The importance of measurement, inductive biases, and dynamical relationships are essential components when considering how to develop models that simulate complex systems like those in biology. 

Simulating Biology

A grand ambition in biology is to be able to simulate it. This capability would replace a great deal of the time and effort that goes into the laborious effort of "discovery" and vastly accelerate the development of a whole host of new therapeutics and biologically driven products. Developments in deep learning over the last several years, and the successes that have been seen in domains like protein folding with AlphaFold and the host of other models that have been developed since have led to exciting possibilities of being able to simulate greater and greater portions of the biological world. 

This is not a new concept in computational biology -- the field of systems biology has been at this for decades, using symbolic differential equations and linear algebra to simulate metabolic pathways, genetic circuits, and more global phenomena like cell growth rates, bioproduction, etc. A distinctive feature of these models is that they have been limited in scope (e.g., simulating the expression of a small set of genes in a synthetic genetic circuit in a simple model organism under controlled conditions). This scale is similar in analogy to early NLP researchers who were developing models with rules-based systems or hidden Markov models.  

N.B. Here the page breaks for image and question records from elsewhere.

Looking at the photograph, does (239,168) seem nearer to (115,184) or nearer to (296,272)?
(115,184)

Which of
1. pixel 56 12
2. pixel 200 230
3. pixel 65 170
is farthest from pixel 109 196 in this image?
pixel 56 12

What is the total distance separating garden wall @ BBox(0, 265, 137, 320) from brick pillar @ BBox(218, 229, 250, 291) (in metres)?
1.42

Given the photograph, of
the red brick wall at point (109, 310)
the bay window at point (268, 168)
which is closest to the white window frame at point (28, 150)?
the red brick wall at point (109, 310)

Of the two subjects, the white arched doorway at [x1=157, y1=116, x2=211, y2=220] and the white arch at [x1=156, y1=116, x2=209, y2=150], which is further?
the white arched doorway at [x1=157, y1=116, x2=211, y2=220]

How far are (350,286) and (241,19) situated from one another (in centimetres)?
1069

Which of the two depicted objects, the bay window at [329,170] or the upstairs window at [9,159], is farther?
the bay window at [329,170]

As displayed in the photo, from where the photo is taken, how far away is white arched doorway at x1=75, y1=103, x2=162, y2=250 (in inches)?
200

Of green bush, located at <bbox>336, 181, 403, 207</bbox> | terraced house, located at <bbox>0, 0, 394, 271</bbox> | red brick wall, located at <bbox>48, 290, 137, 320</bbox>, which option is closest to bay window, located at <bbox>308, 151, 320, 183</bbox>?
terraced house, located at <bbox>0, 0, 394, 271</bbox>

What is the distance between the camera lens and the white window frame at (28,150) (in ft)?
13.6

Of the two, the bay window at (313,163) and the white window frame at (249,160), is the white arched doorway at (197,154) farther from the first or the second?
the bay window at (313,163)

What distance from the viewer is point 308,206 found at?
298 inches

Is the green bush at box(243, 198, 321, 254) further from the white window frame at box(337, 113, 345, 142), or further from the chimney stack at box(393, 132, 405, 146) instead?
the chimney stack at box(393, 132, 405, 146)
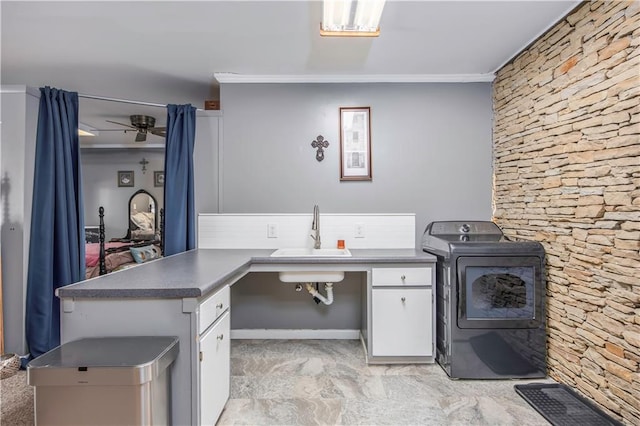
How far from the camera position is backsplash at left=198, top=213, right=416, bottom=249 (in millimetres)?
2816

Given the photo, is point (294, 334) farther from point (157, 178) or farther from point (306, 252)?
point (157, 178)

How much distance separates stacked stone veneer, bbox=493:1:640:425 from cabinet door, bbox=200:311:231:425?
2.09 meters

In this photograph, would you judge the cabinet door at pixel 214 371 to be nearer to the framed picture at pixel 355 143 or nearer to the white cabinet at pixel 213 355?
the white cabinet at pixel 213 355

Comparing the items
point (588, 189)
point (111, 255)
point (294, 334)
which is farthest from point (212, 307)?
point (111, 255)

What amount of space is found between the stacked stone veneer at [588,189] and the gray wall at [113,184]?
18.7 ft

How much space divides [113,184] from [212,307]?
5493 millimetres

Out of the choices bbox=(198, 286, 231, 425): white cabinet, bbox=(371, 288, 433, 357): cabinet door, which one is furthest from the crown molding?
bbox=(198, 286, 231, 425): white cabinet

The impressive results in NLP of massively scaling deep neural network architectures and compute that have resulted in the current classes of LLMs have spawned a deep curiosity and excitement about similar capabilities jump in the biological world -- and more ambitiously, the ability to eventually create virtual cells and simulate their activity.  

This is a tall order, but one that has a path, albeit one that is likely much longer than most would anticipate, particularly those accustomed to working in silicon.

A Multi-Scale Primer

To begin, let's start with some basic scale orientation -- this is important because when we talk about medicine, biology, or simulations, there are very different cause/effect mappings, and most practitioners are accustomed to operating at and around one slice of this hierarchy. Most of what we consider the science of Western medicine operates at the molecular and increasingly cellular level.  This is where most pharmaceutical interventions act. The cell is the fundamental unit of life, so it makes sense to focus on it as the irreducible entity.  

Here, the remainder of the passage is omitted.